How to make journalism for citizens not for journalists

kulkarni

Ask Shirish Kulkarni how we save journalism and he’ll tell you he doesn’t want to save journalism. At least not the sexist, racist and homophobic journalism he feels often prevails. 

The templates that exist for journalism are outdated and largely created by, and created for, middle class white men. He wants this to change – and it needs to. 

We have lost our audience’s trust, young people aren’t engaged and our news isn’t inclusive – we need to create fundamental change and tell different stories. 

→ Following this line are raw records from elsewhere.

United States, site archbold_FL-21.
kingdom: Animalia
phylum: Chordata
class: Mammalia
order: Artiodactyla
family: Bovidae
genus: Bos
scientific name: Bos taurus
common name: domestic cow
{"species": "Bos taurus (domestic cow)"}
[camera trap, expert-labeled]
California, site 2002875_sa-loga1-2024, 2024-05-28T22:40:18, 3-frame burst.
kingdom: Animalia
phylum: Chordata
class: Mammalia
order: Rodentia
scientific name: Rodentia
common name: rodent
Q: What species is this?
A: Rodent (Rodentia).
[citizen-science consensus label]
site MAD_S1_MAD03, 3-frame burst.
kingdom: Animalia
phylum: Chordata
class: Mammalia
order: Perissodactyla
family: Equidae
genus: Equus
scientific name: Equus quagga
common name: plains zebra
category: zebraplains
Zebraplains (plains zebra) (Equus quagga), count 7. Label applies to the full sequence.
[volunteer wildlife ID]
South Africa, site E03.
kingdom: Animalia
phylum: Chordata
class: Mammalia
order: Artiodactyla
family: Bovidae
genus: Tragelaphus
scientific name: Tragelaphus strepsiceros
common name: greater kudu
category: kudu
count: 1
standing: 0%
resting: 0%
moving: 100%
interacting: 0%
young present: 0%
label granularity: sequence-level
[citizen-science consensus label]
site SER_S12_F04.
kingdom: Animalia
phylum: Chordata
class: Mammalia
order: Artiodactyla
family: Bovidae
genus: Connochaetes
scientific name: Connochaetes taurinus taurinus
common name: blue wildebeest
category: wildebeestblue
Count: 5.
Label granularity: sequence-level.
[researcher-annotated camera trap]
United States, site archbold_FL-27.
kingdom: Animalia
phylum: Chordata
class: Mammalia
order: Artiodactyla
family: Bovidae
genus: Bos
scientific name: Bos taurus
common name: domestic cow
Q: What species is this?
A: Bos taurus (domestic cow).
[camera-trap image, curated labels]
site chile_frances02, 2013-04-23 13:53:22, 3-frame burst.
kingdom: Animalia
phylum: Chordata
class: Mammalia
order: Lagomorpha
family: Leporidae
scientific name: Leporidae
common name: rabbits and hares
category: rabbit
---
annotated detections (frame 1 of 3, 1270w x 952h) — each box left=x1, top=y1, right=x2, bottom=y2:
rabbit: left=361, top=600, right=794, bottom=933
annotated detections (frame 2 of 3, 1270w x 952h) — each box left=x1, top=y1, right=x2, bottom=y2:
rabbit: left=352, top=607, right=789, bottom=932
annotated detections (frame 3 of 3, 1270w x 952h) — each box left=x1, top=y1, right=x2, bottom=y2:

To assist in this change he has created seven building block. Number 1 is the narrative, consider how you tell the story. Number 2 is content – the information we provide has to what citizens, not journalists, need and want . He uses the example of journalism on crime disproportionately creating fear. Building block 3 is context, forget breaking news and wait until you can create meaningful content which doesn’t assume knowledge. The focus on breaking news has meant a detrimental lack of quality news on Climate Change.  Building block 4 is agency, giving citizens power and agency to discuss the impact of the news on them. Tone is building block 5, writing needs to be clear, accessible and not defined by habits of the past. Inclusion, and that doesn’t mean performative diversity, is building block 6 – we may have diversity on screen but if the people off screen making the decisions are white, middle class men then it doesn’t work. Finally building block 7, transparency – using anonymous sources doesn’t build the trust we are missing and without trust you don’t have an audience. 

“Journalism should help us understand the world, locate us in our environment and enable us to interact with it – and that might seem really obvious but take a look at our journalism and do we do it?” says Shirish Kulkarni

The future needs to be citizen focused journalism built with community in mind.